|Also known as||Embossed cloth|
|Largest exporters||China and Australia|
|Uses||Dresses, ecclesiastical vestments, costumes, trousers, jackets, suits, upholstery, drapes|
The production and use of brocade was limited to China during the first few centuries AD. Early records referring to brocade date emerge from the Warring States period (475-221BC) in China. Other nations, especially in the West, tried to make their own silk to cut down the trade dependency on China.
During the 6th century AD, monks from the Byzantine Empire smuggled the secrets of sericulture out of China. Byzantium thus became a major producer of silk textiles. Brocade in particular became associated with the Byzantines. The distinctive feature of Byzantine brocade was the Christian iconography often featured on it.

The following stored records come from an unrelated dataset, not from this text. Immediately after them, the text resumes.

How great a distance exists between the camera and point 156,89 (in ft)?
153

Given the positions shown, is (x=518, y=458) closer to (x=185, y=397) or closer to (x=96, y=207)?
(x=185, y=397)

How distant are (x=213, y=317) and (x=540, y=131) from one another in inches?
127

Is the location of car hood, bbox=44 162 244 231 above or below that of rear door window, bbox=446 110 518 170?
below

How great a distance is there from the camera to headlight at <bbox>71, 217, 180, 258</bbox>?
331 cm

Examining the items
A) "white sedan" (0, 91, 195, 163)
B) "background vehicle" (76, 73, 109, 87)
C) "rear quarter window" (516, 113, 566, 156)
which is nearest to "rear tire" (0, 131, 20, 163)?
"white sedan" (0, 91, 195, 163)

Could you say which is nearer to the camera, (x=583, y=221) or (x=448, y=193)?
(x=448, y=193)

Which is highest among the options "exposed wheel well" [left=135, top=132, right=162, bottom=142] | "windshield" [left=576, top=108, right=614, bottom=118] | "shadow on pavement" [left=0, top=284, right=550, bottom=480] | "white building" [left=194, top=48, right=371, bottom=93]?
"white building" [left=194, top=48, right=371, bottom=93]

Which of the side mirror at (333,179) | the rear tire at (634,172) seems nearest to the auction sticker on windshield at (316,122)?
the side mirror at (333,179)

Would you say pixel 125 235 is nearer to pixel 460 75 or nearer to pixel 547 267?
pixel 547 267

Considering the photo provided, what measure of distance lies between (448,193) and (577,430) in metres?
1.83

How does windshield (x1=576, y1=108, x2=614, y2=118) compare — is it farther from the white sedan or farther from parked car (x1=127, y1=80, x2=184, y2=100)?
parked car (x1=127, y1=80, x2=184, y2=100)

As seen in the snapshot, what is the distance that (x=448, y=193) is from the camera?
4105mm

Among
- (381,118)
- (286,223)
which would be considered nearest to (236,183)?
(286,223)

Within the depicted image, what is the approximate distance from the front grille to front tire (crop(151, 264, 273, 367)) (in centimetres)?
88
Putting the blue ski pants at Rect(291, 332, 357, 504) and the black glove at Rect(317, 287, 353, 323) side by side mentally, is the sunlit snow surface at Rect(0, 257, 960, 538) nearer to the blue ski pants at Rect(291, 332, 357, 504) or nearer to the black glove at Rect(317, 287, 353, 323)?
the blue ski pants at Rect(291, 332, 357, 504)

The use of brocade in premium clothing spread throughout Eastern and Southern Europe during the Middle Ages. Brocade was quite popular among the European nobility at the time. While brocade use declined soon after, it experienced a revival in Renaissance Italy. After the Renaissance, brocade was repurposed as a common material for curtains, drapes, upholstery and women’s clothing.
The invention of the Jacquard loom in the 19th century enabled the mass production of brocade. Also, more complex patterns could now be printed upon brocade fabric. Brocade lost its long-standing association with elites and the upper class. Today, brocade is still prized for its decorative beauty and intricate patterns.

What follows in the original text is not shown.